### Required tasks
1 – Duplicate the part of the article below on career changes for dermatology nurse practitioners and physician assistants that opens with the words containing "For Nurse Practitioners" and closes with "and personal life.".
2 – Go on with the article below about career changes for dermatology nurse practitioners and physician assistants, picking up after its final sentence.

### Exercise passage
= = = = =

Sometimes, the hardest part of making a career change is taking those first steps.
For Nurse Practitioners (NPs) and physician assistants (PAs) specializing in dermatology, career options are many and career changes might take them away from the clinic, into entrepreneurship or roles in industry, academia and more, according to Risha Bellomo, MPAS, PA-C.
Bellomo, who consults with colleagues who want to make career changes via her company Bellomo Consulting, as well as owns a concierge dermatology and aesthetic practice and a meeting, marketing and management company, says making a career change starts with the desire for change and the ambition to find the best fit for one’s professional life and personal life.
These four steps can make career change a reality.
Step 1: Write down objectives.
“Make an outline of your objectives and think about your timeline,” Bellomo says. “What are you passionate about? Where do you want to go? What is your timeline? What are your goals and objectives?”
Step 2: Research career options and start paving a career path
There are many ways to research career options, including networking, volunteering and seeking mentors, according to Bellomo.
“If people network in the industry they want to be in, it’s amazing where that can take them,” Bellomo says. “But there’s a lot of time involved, including evenings and weekends.”

= = = = =

### Collected data
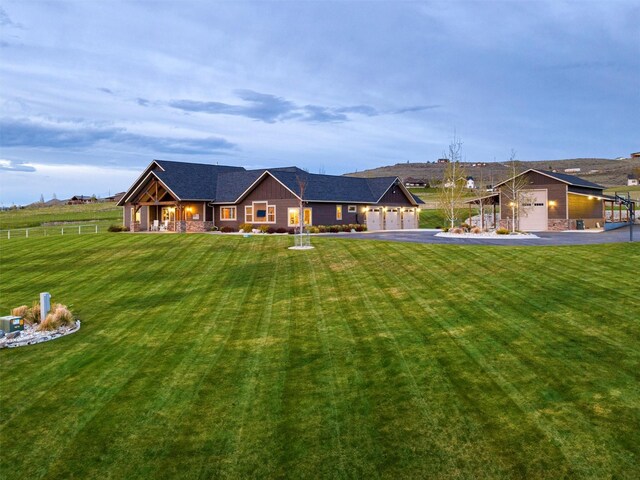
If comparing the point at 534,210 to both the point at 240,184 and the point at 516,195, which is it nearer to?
the point at 516,195

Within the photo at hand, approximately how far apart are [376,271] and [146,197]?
120ft

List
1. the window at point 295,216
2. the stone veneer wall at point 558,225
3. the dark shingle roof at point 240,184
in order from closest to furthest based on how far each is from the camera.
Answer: the window at point 295,216 < the stone veneer wall at point 558,225 < the dark shingle roof at point 240,184

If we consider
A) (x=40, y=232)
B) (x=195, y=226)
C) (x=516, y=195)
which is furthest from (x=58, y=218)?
(x=516, y=195)

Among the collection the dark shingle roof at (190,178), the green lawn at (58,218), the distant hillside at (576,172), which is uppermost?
the distant hillside at (576,172)

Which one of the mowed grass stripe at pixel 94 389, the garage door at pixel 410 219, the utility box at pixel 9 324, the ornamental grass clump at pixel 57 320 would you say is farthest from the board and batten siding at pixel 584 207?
the utility box at pixel 9 324

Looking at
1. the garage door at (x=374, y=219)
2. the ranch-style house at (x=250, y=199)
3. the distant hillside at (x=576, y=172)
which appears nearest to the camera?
the ranch-style house at (x=250, y=199)

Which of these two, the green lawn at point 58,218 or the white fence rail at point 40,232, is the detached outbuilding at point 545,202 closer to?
the white fence rail at point 40,232

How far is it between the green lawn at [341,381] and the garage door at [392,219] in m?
32.9

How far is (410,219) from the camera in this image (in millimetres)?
53094

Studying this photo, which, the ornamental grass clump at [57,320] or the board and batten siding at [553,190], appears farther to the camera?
the board and batten siding at [553,190]

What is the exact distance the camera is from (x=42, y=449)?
20.2 feet

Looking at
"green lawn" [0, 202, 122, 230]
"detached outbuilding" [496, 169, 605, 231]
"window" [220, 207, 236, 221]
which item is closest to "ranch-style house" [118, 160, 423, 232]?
"window" [220, 207, 236, 221]

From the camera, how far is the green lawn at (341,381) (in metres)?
5.71

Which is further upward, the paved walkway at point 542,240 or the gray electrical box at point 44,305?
the paved walkway at point 542,240
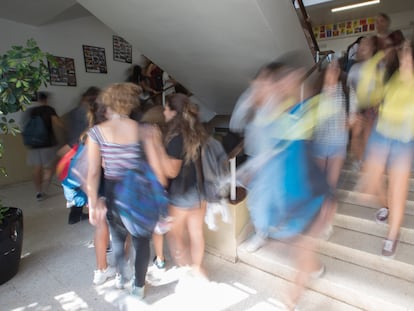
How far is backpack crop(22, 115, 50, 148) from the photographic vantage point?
3.60m

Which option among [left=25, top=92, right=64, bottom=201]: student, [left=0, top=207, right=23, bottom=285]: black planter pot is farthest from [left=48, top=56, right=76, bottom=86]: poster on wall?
[left=0, top=207, right=23, bottom=285]: black planter pot

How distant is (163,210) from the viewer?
1861mm

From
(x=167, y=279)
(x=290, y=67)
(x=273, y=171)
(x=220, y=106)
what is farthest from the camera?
(x=220, y=106)

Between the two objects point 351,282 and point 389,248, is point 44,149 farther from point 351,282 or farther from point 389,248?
point 389,248

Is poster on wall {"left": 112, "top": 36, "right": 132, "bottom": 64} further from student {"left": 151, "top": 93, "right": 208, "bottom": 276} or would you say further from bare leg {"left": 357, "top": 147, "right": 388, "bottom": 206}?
bare leg {"left": 357, "top": 147, "right": 388, "bottom": 206}

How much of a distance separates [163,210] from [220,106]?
3.75 meters

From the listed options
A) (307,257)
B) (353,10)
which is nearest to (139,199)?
(307,257)

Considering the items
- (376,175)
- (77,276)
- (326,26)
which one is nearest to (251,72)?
(376,175)

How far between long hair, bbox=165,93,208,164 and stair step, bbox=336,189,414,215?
1.63m

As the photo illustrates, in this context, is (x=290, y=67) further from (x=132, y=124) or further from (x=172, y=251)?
(x=172, y=251)

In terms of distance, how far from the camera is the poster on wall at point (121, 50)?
18.9 feet

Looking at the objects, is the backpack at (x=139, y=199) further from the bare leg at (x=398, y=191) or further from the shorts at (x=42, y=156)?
→ the shorts at (x=42, y=156)

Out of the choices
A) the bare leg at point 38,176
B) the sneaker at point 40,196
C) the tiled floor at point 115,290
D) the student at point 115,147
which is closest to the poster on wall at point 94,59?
the bare leg at point 38,176

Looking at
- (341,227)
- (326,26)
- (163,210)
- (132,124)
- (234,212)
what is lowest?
(341,227)
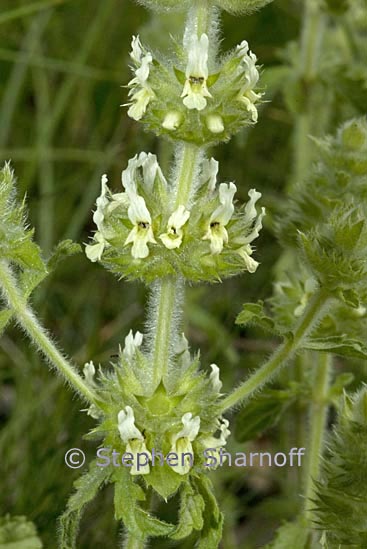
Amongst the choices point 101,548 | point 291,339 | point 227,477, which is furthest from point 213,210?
point 227,477

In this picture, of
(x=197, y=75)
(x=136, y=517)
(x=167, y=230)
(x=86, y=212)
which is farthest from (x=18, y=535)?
(x=86, y=212)

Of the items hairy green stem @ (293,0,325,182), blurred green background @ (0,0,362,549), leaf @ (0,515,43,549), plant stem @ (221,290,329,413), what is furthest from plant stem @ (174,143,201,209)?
hairy green stem @ (293,0,325,182)

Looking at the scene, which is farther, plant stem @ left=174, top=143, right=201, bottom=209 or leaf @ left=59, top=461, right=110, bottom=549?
plant stem @ left=174, top=143, right=201, bottom=209

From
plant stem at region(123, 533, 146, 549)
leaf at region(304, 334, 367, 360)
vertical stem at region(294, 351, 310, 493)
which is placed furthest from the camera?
vertical stem at region(294, 351, 310, 493)

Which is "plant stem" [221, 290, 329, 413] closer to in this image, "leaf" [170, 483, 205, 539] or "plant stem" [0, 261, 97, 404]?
"leaf" [170, 483, 205, 539]

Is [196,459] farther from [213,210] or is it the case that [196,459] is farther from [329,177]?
[329,177]

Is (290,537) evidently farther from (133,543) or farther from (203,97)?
(203,97)

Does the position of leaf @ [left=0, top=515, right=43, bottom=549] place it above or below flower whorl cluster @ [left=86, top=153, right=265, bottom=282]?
below
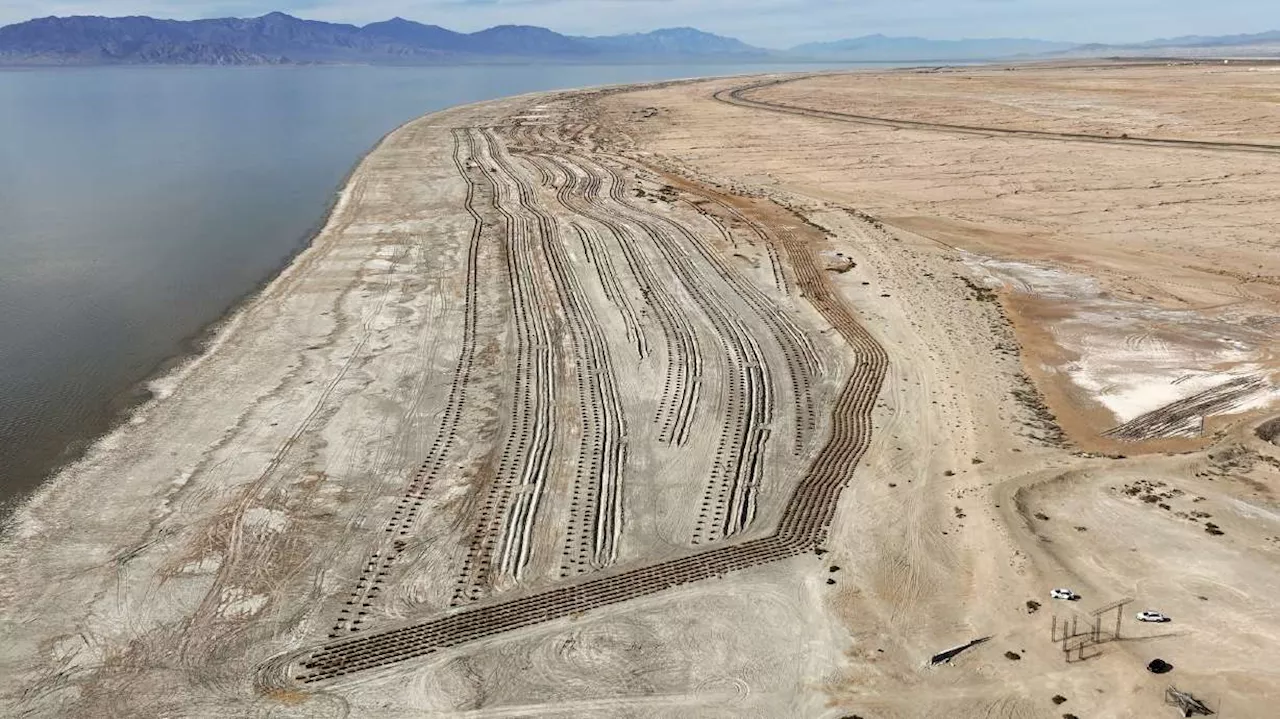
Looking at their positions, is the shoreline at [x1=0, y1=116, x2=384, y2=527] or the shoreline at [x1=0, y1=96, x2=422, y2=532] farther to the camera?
the shoreline at [x1=0, y1=116, x2=384, y2=527]

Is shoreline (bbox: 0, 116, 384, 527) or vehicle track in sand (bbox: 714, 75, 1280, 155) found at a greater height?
vehicle track in sand (bbox: 714, 75, 1280, 155)

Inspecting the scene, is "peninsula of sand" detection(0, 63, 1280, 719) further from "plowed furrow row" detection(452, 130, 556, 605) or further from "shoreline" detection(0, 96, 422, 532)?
"shoreline" detection(0, 96, 422, 532)

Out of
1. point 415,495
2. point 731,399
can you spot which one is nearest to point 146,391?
point 415,495

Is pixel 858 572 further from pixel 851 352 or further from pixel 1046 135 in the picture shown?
pixel 1046 135

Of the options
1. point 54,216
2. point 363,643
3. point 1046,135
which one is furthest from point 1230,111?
point 54,216

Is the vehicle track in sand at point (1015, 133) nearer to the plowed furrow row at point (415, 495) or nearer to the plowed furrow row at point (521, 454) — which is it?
the plowed furrow row at point (521, 454)

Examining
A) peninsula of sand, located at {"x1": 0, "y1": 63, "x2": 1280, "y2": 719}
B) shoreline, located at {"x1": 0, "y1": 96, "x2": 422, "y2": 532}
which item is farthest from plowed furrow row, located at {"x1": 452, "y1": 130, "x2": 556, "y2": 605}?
shoreline, located at {"x1": 0, "y1": 96, "x2": 422, "y2": 532}

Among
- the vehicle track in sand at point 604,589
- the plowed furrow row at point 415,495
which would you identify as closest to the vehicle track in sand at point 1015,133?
the vehicle track in sand at point 604,589

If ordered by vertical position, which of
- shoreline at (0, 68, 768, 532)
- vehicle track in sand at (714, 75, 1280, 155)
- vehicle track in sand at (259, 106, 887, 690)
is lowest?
vehicle track in sand at (259, 106, 887, 690)
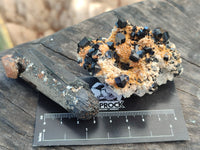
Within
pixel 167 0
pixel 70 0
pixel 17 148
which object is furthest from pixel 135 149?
pixel 70 0

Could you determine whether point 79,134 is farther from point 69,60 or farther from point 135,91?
point 69,60

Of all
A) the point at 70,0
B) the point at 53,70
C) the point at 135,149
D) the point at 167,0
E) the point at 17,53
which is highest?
the point at 70,0

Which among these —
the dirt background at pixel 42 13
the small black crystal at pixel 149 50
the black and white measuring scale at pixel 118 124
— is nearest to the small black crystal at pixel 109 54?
the small black crystal at pixel 149 50

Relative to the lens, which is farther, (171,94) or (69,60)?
(69,60)

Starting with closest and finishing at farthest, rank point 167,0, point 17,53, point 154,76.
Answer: point 154,76 < point 17,53 < point 167,0

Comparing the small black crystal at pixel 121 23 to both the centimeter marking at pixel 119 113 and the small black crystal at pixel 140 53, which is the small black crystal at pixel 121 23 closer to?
the small black crystal at pixel 140 53

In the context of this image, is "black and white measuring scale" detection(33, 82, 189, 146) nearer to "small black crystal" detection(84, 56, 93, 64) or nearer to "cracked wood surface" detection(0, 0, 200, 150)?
"cracked wood surface" detection(0, 0, 200, 150)
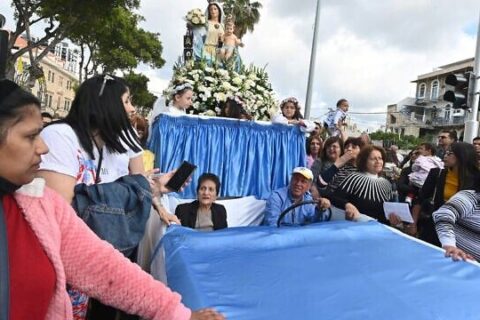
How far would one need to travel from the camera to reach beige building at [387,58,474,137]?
6262 cm

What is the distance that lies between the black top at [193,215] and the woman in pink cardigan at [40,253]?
2700 mm

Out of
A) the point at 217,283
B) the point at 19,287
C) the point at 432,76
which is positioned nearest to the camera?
the point at 19,287

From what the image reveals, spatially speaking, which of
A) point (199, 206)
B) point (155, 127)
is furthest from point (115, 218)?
point (155, 127)

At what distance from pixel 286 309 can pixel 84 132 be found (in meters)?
1.16

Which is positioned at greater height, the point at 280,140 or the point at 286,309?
the point at 280,140

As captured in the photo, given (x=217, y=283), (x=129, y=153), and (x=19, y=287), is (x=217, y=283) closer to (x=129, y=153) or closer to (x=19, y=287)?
(x=129, y=153)

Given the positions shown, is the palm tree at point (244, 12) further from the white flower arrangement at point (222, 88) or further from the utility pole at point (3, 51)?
the utility pole at point (3, 51)

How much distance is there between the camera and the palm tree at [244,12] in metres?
28.0

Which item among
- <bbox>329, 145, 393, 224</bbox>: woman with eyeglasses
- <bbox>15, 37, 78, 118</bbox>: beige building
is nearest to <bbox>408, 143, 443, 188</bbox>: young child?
<bbox>329, 145, 393, 224</bbox>: woman with eyeglasses

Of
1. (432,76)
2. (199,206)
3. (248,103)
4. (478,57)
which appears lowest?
(199,206)

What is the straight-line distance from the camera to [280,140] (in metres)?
5.57

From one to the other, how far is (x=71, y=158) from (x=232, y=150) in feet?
11.5

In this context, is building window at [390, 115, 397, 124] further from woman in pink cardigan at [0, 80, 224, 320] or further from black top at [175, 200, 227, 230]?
woman in pink cardigan at [0, 80, 224, 320]

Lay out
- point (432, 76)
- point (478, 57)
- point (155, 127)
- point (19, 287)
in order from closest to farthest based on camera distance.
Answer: point (19, 287) → point (155, 127) → point (478, 57) → point (432, 76)
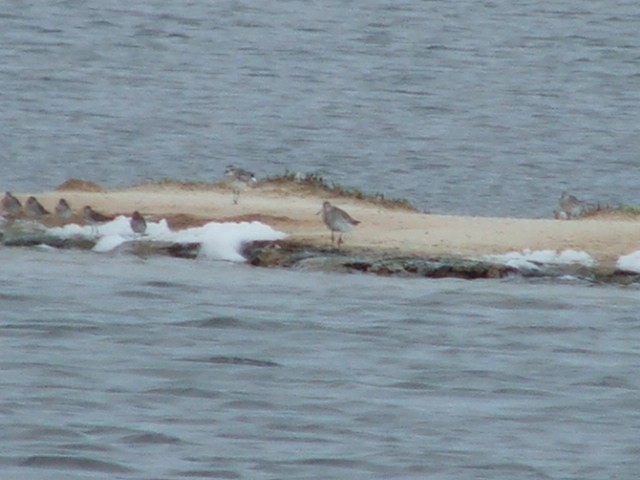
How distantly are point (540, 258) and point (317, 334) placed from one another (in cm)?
247

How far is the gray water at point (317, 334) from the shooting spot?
1298 cm

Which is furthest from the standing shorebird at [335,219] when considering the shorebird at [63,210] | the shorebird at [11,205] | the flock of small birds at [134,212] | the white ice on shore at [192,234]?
the shorebird at [11,205]

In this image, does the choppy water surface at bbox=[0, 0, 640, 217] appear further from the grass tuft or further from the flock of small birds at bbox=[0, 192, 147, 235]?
the flock of small birds at bbox=[0, 192, 147, 235]

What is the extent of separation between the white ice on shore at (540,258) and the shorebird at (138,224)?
2.79 metres

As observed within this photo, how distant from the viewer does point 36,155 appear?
99.6ft

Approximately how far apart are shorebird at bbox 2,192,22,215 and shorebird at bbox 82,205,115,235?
0.76 m

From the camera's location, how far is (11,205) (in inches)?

= = = = =

### Answers to the tasks
1 –
For Nurse Practitioners (NPs) and physician assistants (PAs) specializing in dermatology, career options are many and career changes might take them away from the clinic, into entrepreneurship or roles in industry, academia and more, according to Risha Bellomo, MPAS, PA-C.
Bellomo, who consults with colleagues who want to make career changes via her company Bellomo Consulting, as well as owns a concierge dermatology and aesthetic practice and a meeting, marketing and management company, says making a career change starts with the desire for change and the ambition to find the best fit for one’s professional life and personal life.

2 –
The sacrifices often result in leads and connections that open doors to new career opportunities, Bellomo says.
Volunteering one’s time or expertise helps providers realize their passions while gaining traction in a career path. For example, writing an article or being a preceptor might not be a return on investment financially, it can be a great return on investment on one’s curriculum vitae if an NP or PA is interested in a career in publishing or teaching, according to Bellomo. Speaking at conferences or presenting continuing medical education training can go a long way in one’s ambition to go into industry or academia.
After 15 years in community dermatology practice, Abby Jacobson, PA-C, landed what she says is her ideal job as a senior medical science liaison and interim medical director for the plaque psoriasis biologic Siliq (brodalumab) at Ortho-Dermatologics. The role, Jacobson says, satisfies her professional desires to work closely with science, patients and in patient advocacy.
Jacobson had long been networking, volunteering and developing professional connections. Her speaking for a pharmaceutical company while in clinical practice led to the connection who years later prompted her to pursue a job with Ortho-Dermatologics.
“I’ve done lots of volunteer work, including being a member of the National Psoriasis Foundation medical board. I’ve served as a committee member for the National Eczema Association,” she says. “I was taking time away from plans, hobbies, gyms, whatever, to volunteer my time and network, which ended up leading to probably the best job of my life.”
Step 3: Make a strategic plan
The strategic plan maps how the provider might meet his or her objectives and when. The financial analysis puts goals and objectives and what’s necessary to meet those into financial perspective, allowing NPs and PAs to determine if a career changes makes financial sense at a particular time in their lives, Bellomo says.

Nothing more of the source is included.